山梨県内で発生した致死率百パーセント近い新興感染症。週刊誌記者の仲屋京介は取材中に感染してしまう。感染者は400名近くに膨れ上がり、死者も続出。結果、“竜脳炎”感染者で、意識が戻ったのは京介を含めた三名だけだった。隔離生活を続けるうち、三人は不思議な「後遺症」を身につけていることに気づく。(裏表紙引用)

 

 

井上夢人にハズレなし。ってことで、本作はエンタメチックSF長編。竜脳炎と呼ばれるウイルスの感染源となった主人公たち京介、めぐみ、興津の三人が、病気の後遺症で超能力を身に付けるというお話。

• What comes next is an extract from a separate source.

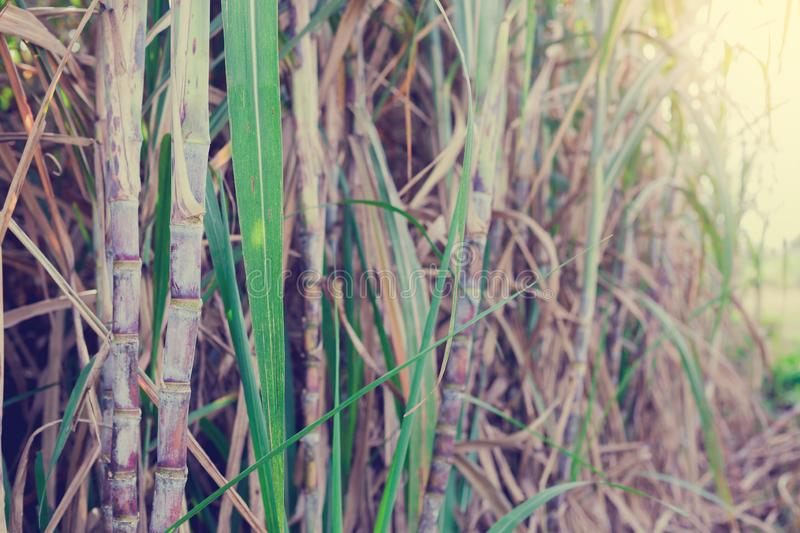 Sugarcane plants in growth at field. It is raw material of sugar production royalty free stock images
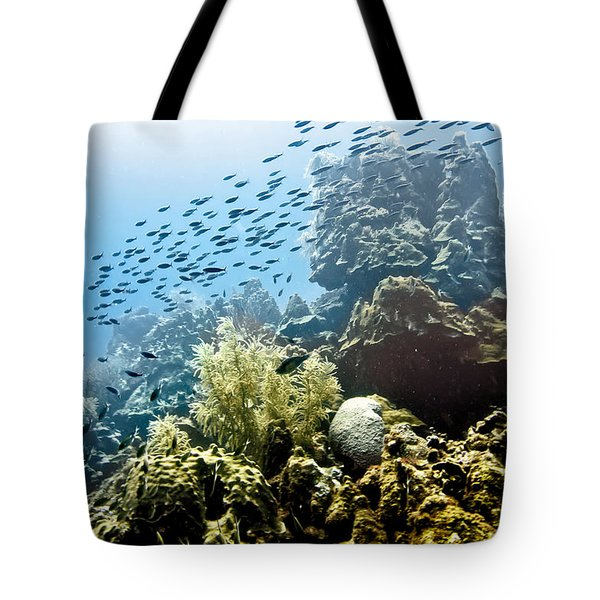 Tote Bag featuring the photograph School Fish Rainbow by Perla Copernik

最初、設定は現代だし、日本だし、リアルすぎて受け入れられないというか、本の世界に入り込めないなーと思った。めぐみのキャラクターが好みではなかったというのもある。男性が理想とする女性像というか、自虐的なところもすぐ泣くところも、婚約者がいるのに京介に肩を抱いてもらったりするところも、似合わない言葉使いをたまにするところも全部イライラ/(-_-)\

 

しかし最初はTVタレントみたいな扱いをされどうなることかと思っていた前半も、中盤から彼らが凶悪犯罪者として警察に追われる立場に変わり、さらにはその能力そのものに対する謎も浮き彫りになって、凄く盛り上がった。特に下巻の、サルとのアクションや警察との戦いは見もの。賛否分かれそうなのはこのラストだと思うが、自分はまあ、アリだな。単なるホニャララオチではないと思う。ここから始まるのだから。ただ、ここまで盛り上げておいて断ち切られた感に悔しい、っていう気持ちならわかる。